Relationship between pulmonary surfatcant-associated protein B polymorphisms and the susceptibility to neonatal respiratory distress syndrome
To study the relationship between pulmonary surfactant-associated protein B (SP-B) gene polymorphisms and their susceptibility to neonatal respiratory distress syndrome (RDS).
Eighty-eight preterm infants with RDS (RDS group) and 103 infants without RDS (control group) were enrolled. The genomic DNA was isolated using DNA kits. Polymerase chain reaction with restriction fragment length polymorphism technique was used to detect the genotype and allele frequency of the SP-B -18A/C and SP-B 1580C/T single nucleotide polymorphisms. The association between the polymorphisms and RDS was analyzed.
SP-B -18A/C and SP-B 1580C/T were found to be polymorphic in both RDS and control groups. The frequencies of CC genotype (X2=12.26, P<0.01) and C allele (X2=11.97, P<0.01) of SP-B 1580C/T were significantly higher in the RDS group than in the control group. The C allele significantly increased the risk of RDS (OR=2.26, 95%CI: 1.42-3.60). The frequencies of genotype and allele of SP-B -18A/C showed no significant difference between the two groups.

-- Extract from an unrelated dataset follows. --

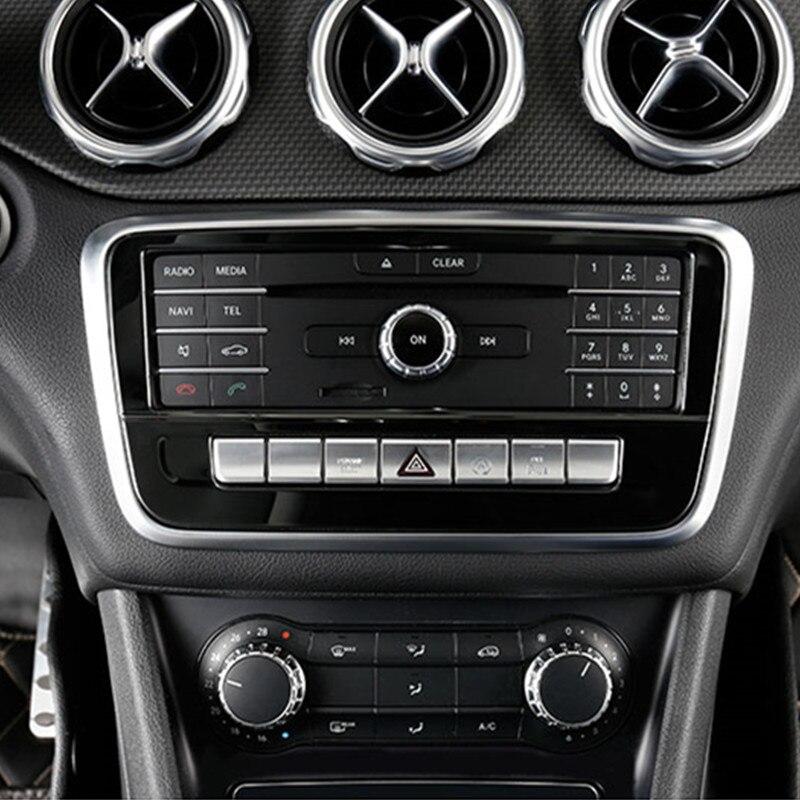 Черная центральная консоль CD рамка декоративная накладка для Mercedes Benz GLA X156 CLA C117 A Class W176 2013-2018 нержавеющая сталь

SP-B 1580C/T polymorphism contributes to the etiology of RDS and may serve as the susceptibility gene for RDS. The C allele increases the risk of RDS. SP-B -18A/C shows no association with the etiology of RDS.
Available from: PubMed Central
- "SP-B is an important pulmonary surfactant-associated protein capable of reducing or altering the surface tension by changing the surface area, preventing alveolar collapse (1–3). Studies have shown SP-B protein deficiency to be associated with the pathogenesis of neonatal respiratory distress syndrome (RDS) (4,5). The protein expression is known to be regulated by upstream genes. "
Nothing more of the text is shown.